# WHAT TO WORK ON:
In the records below, find the line containing "What is the distance spanning". Output it and every line after it to the end, unchanged, with no pictures.

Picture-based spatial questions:
+--

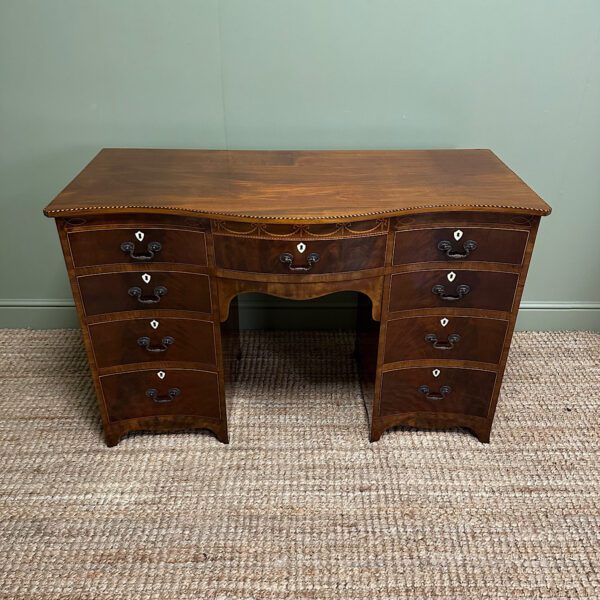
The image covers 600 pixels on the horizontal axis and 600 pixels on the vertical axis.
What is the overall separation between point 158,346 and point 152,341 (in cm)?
2

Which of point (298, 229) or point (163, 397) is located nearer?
point (298, 229)

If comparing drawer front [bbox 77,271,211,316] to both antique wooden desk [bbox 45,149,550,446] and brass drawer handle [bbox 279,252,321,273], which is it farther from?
brass drawer handle [bbox 279,252,321,273]

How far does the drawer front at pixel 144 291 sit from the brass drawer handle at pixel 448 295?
619 mm

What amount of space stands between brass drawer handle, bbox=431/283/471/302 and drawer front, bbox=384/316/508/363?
66 millimetres

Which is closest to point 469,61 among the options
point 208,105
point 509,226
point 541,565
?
point 509,226

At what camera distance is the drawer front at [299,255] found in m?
1.45

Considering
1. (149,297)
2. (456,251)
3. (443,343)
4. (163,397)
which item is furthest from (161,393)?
(456,251)

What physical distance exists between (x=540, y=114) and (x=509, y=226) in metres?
0.71

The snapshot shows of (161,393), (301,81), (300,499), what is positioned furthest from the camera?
(301,81)

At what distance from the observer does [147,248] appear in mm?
1498

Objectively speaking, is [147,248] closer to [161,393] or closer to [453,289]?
[161,393]

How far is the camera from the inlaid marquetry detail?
4.67 ft

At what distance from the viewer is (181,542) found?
4.96ft

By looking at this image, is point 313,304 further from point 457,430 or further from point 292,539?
point 292,539
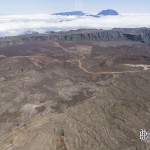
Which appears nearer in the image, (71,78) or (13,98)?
(13,98)

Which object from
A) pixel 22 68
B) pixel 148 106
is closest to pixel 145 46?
pixel 22 68

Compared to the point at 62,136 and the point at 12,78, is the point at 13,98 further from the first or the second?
the point at 62,136

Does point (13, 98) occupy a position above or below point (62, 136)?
below

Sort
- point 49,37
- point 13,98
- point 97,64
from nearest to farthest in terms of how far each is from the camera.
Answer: point 13,98, point 97,64, point 49,37

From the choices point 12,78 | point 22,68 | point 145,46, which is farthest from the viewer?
point 145,46

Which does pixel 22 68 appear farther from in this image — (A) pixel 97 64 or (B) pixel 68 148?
(B) pixel 68 148

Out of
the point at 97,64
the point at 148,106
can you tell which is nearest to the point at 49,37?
the point at 97,64
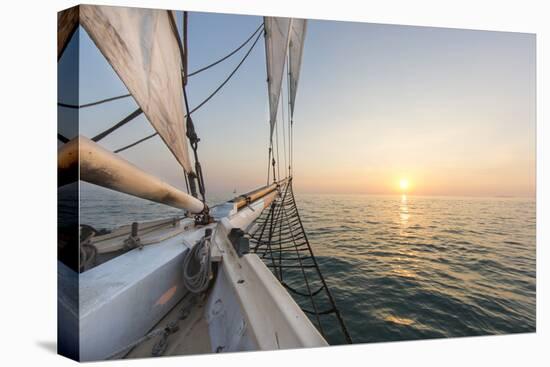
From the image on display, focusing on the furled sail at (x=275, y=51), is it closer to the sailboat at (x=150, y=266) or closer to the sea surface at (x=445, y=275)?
the sailboat at (x=150, y=266)

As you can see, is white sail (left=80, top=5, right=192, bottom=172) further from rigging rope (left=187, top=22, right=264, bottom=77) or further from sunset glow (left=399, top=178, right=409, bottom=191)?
sunset glow (left=399, top=178, right=409, bottom=191)

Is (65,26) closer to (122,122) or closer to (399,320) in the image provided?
(122,122)

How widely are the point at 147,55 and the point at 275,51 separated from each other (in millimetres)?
2866

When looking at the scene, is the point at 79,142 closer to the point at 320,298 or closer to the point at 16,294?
the point at 16,294

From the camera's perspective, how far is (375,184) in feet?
10.7

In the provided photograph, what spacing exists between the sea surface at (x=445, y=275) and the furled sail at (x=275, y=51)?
6.77 feet

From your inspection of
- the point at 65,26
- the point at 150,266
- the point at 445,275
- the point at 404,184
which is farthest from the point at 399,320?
the point at 65,26

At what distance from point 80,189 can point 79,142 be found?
0.58 m

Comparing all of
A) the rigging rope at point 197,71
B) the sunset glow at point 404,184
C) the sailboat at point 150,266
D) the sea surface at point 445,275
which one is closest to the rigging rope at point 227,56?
the rigging rope at point 197,71

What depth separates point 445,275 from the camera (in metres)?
2.61

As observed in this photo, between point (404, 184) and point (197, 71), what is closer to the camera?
point (197, 71)

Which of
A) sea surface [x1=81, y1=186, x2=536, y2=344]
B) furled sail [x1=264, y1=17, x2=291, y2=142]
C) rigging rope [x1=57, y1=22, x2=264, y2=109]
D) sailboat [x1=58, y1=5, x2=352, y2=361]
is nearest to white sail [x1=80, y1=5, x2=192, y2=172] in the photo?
sailboat [x1=58, y1=5, x2=352, y2=361]

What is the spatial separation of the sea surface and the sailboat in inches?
13.9

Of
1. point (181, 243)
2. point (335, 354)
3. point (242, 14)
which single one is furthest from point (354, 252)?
point (242, 14)
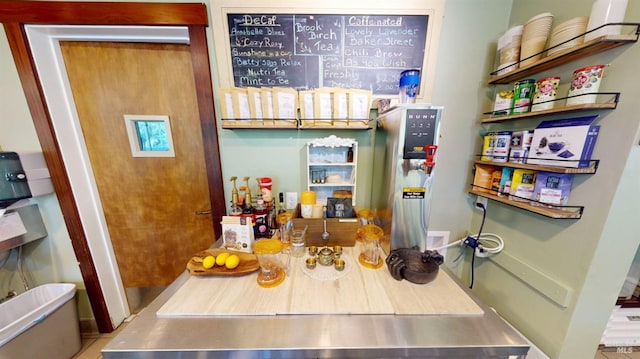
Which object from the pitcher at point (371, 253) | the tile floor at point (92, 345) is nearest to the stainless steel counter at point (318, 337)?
the pitcher at point (371, 253)

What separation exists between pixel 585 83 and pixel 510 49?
1.21ft

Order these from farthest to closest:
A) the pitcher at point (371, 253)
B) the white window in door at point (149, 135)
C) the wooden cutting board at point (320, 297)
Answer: the white window in door at point (149, 135)
the pitcher at point (371, 253)
the wooden cutting board at point (320, 297)

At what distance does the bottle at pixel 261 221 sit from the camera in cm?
103

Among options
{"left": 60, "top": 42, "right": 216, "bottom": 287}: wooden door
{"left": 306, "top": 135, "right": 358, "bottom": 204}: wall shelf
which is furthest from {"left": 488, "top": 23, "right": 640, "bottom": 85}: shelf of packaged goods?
{"left": 60, "top": 42, "right": 216, "bottom": 287}: wooden door

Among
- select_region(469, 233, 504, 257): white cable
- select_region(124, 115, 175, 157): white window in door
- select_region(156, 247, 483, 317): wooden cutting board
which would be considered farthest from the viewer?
select_region(124, 115, 175, 157): white window in door

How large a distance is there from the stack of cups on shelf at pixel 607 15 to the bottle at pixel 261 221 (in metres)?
1.47

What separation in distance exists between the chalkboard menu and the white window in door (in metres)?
0.63

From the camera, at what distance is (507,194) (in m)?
0.97

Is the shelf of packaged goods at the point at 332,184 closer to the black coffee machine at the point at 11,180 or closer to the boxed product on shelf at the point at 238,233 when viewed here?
the boxed product on shelf at the point at 238,233

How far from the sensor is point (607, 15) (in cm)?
63

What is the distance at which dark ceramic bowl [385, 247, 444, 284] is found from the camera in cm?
75

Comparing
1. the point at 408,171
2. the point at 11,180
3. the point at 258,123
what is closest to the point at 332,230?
the point at 408,171

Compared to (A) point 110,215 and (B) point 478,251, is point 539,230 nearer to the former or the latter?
(B) point 478,251

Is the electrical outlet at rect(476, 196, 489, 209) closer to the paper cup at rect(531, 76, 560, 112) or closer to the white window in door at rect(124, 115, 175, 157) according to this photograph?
the paper cup at rect(531, 76, 560, 112)
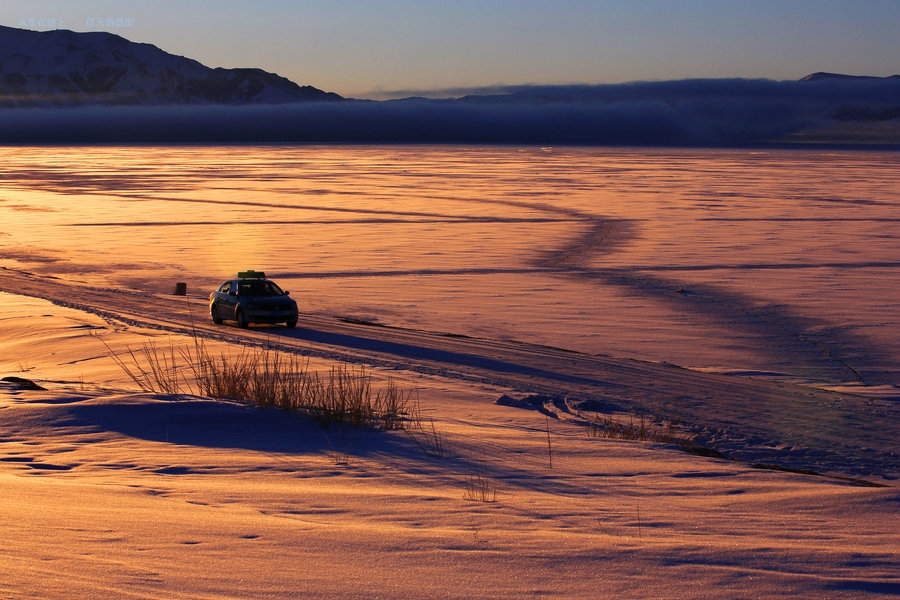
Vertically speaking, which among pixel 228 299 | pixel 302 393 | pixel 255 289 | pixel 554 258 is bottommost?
pixel 554 258

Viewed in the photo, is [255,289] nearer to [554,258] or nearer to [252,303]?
[252,303]

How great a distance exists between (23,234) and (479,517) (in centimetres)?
3591

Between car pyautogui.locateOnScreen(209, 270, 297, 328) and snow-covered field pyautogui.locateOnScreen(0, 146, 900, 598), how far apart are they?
58 centimetres

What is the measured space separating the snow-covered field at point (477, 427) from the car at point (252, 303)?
58 cm

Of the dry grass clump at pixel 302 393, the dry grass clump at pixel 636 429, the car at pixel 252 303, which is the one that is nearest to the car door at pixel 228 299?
the car at pixel 252 303

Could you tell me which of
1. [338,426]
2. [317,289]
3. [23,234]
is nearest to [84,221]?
[23,234]

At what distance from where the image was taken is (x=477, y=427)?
9141 millimetres

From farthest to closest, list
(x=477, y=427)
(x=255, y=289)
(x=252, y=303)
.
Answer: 1. (x=255, y=289)
2. (x=252, y=303)
3. (x=477, y=427)

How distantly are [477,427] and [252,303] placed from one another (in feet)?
32.9

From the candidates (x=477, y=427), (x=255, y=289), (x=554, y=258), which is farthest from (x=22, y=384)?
(x=554, y=258)

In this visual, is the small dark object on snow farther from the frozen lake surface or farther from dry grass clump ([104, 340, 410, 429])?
the frozen lake surface

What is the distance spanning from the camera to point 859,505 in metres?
6.02

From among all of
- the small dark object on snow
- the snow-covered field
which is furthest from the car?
the small dark object on snow

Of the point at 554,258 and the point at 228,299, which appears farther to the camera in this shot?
the point at 554,258
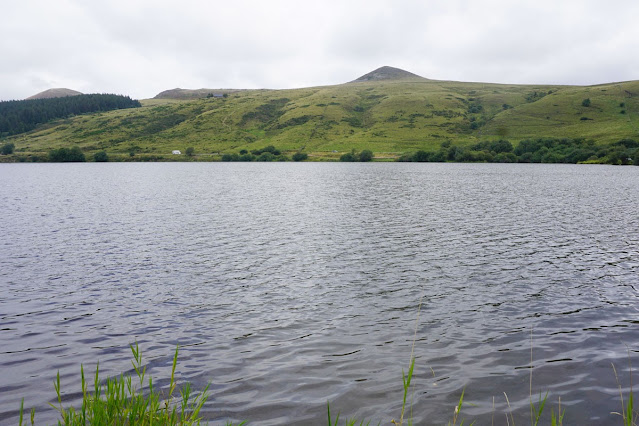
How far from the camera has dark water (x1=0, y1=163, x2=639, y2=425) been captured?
10664mm

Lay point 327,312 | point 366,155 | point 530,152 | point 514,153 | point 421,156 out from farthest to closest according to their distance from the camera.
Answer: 1. point 366,155
2. point 421,156
3. point 514,153
4. point 530,152
5. point 327,312

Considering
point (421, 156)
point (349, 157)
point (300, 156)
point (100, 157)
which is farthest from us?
point (300, 156)

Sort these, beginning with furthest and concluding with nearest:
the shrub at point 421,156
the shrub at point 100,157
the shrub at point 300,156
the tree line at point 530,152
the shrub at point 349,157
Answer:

+--

# COMPLETED EXERCISE:
What is the distance spanning from the camera to point 859,505 in metres?
6.02

From among all of
- the small dark object on snow
- the snow-covered field
which is furthest from the car?
the small dark object on snow

Of the point at 554,258 and the point at 228,299, which appears farther to the camera in this shot?
the point at 554,258
How far from the camera has dark water (x1=0, y1=163, x2=639, y2=425) been captured?
10664mm

Lay point 327,312 | point 366,155 | point 530,152 | point 514,153 | point 421,156 out from farthest to closest according to their distance from the camera.
Answer: 1. point 366,155
2. point 421,156
3. point 514,153
4. point 530,152
5. point 327,312

Considering
point (421, 156)
point (349, 157)
point (300, 156)
point (100, 157)
which is farthest from us?
point (300, 156)

Sort these, beginning with furthest and concluding with nearest:
the shrub at point 421,156
the shrub at point 100,157
the shrub at point 300,156
the tree line at point 530,152
the shrub at point 349,157
Answer:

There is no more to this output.